- Activity:
Starting with the line that contains "kingdom: Animalia", reproduce each line through the end of the entries exactly as written.

- Data section:
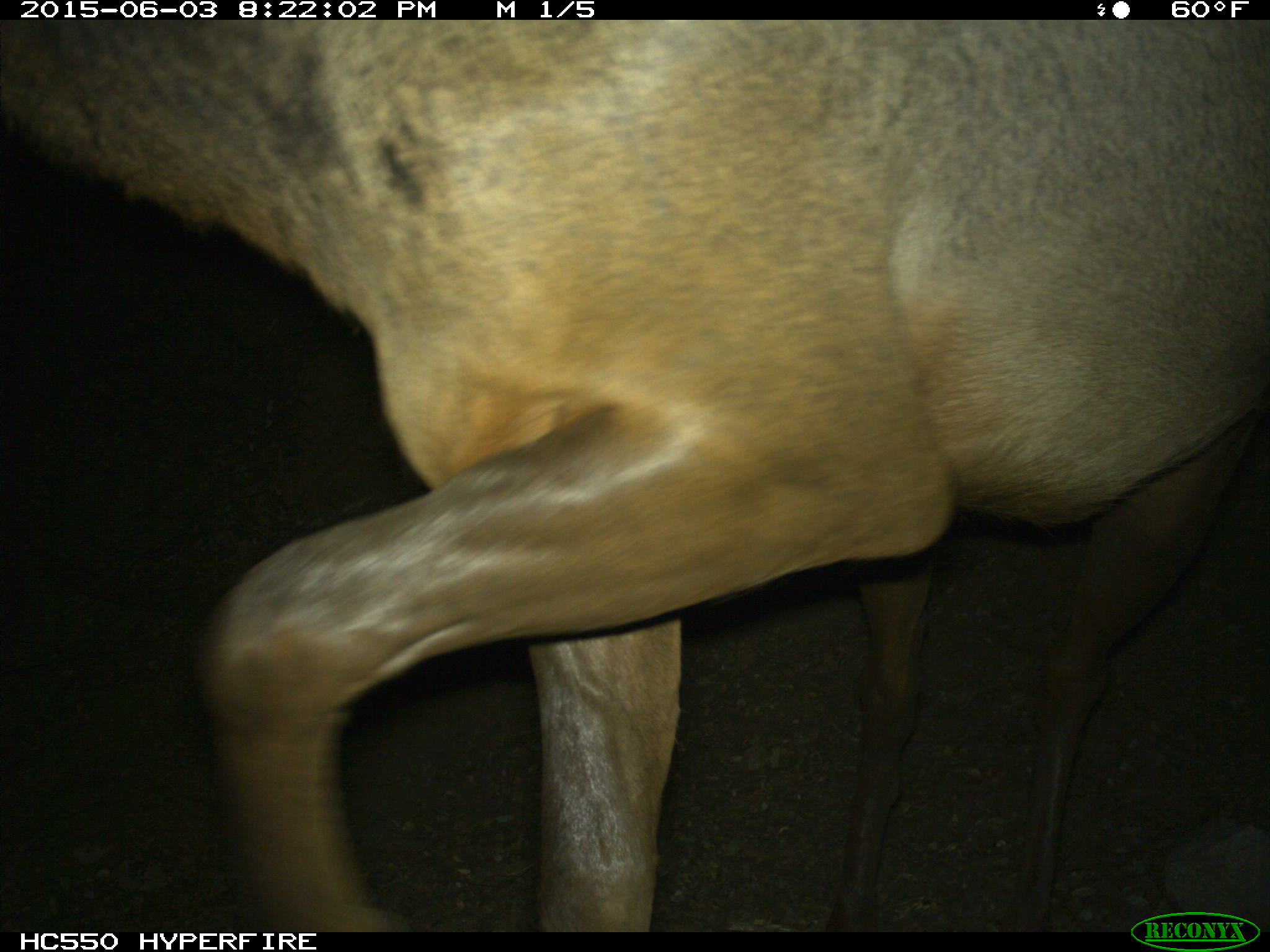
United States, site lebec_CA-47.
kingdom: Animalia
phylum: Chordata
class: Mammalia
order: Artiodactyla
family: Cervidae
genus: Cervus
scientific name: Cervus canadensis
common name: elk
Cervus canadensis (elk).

- Response to the task:
kingdom: Animalia
phylum: Chordata
class: Mammalia
order: Artiodactyla
family: Cervidae
genus: Cervus
scientific name: Cervus canadensis
common name: elk
Cervus canadensis (elk).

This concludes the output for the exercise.